§ TASK ITEM
Continue the TensorFlow Serving article below from its last sentence.

§ DOCUMENT EXTRACT
◆ ◆ ◆ ◆
Tensorflow Serving for the rescue

TensorFlow Serving is a flexible, high-performance system designed for serving machine learning models in production environments. It supports deploying TensorFlow models and can extend to other types of models, offering a robust framework for inference at scale. TensorFlow Serving allows seamless model updates without downtime by using versioned model management, enabling dynamic loading, unloading, and serving multiple models simultaneously.
notion image
It provides APIs for gRPC and REST to handle prediction requests efficiently. Built for speed and reliability, TensorFlow Serving is optimized for low-latency and high-throughput scenarios, making it ideal for deploying machine learning systems in real-world applications.
Tf-Serving has a very convenient docker image that you can spin up after providing the required configuration files & Model binaries.
docker run -d -p 8501:8501 --name=selmore-serving \ --mount type=bind,source=$(pwd)/models/,target=/models \ -t tensorflow-serving --model_config_file=/models/models.config123
That's it! The container is now ready to accept feature vectors as input and respond with the predictions - just as you would do in case of invoking a model.predict() function.
Wonderful things happen when you separate the inference engine from your python application.
  1. Unlike python Tensorflow bindings, Tf-Serving uses core C++ Tensorflow for inference which is both faster and thread-safe. So Tf-Serving, albeit loading the model once is able to provide astronomical throughput(1600 RPS for just model inference).
  1. Since model inference is now an I/O for the python fastAPI application, the event loop is able to serve requests concurrently improving both the Latency profile & reducing task counts required to serve the same number of requests.
  1. Tensorflow dependencies are not loaded in the fastAPI app and only once by the Tf-Serving process. This massively reduces the memory footprint.

Ideal Approach to using Tensorflow-Serving

Separate containers for API & MaaS
Separate containers for API & MaaS
Here Tf-Serving container is deployed as its own independent application. All the other components like Feature Extraction, Post-processing, Event Publishing, etc are handled by upstream.
The upstream service as well as the Tf-Serving task are deployed separately. You can also deploy the Tf-Serving task on a CPU optimized machine for better performance. Both the components can be scaled independently.
◆ ◆ ◆ ◆
§ EXTRACTED INFORMATION
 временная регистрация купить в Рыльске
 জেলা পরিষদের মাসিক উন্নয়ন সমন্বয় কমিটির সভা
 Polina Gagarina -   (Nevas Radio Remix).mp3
◆ ◆ ◆ ◆
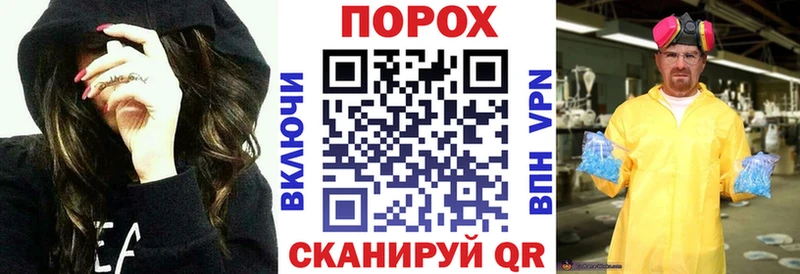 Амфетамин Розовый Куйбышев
◆ ◆ ◆ ◆
§ ANSWER BOX
Using Anti-Pattern - One Container, two apps

Separate processes for API & tf-serving but same container
Separate processes for API & tf-serving but same container
In order to avoid too much re-write, and inter-task communication between fastAPI app & Tf-Serving tasks, we decided to deploy Tf-Serving as a separate process inside the same API container. The API process now communicates with Tf-Serving over localhost.
#!/bin/bash set -e cd $APP_HOME nohup tensorflow_model_server --rest_api_port=8501 --enable_model_warmup --model_config_file=$MODEL_CONFIG_FILE > server.log 2>&1 & # Add a delay sleep 5 gunicorn app:app -k uvicorn.workers.UvicornWorker --config ./gunicorn_config.py
run-server.sh invoked in Dockerfile

Result

The result exceeded our expectations. There were drastic improvements across the board.
On 25 Dec 2024(Christmas), 5 min interval, Request Count is 1 min interval. Some latency spikes are acceptable
On 25 Dec 2024(Christmas), 5 min interval, Request Count is 1 min interval. Some latency spikes are acceptable
Metric
Old
New
Change
Average
40 ms
6 ms
⬇️ 85%
P99
150 ms
11 ms
⬇️ 92%
Max
1 s
90ms
⬇️ 90%
Memory Requirement
1200MB
600MB
⬇️ 50%
Throughput
198RPS
900RPS
⬆️ 450%
Task Counts(Avg)
80
15
⬇️ 80%
⚠️
Above numbers are approximations and don't necessarily correlate to the graph above. Also the new stack runs on a better machine so it's not exactly an apple to apple comparison but close enough!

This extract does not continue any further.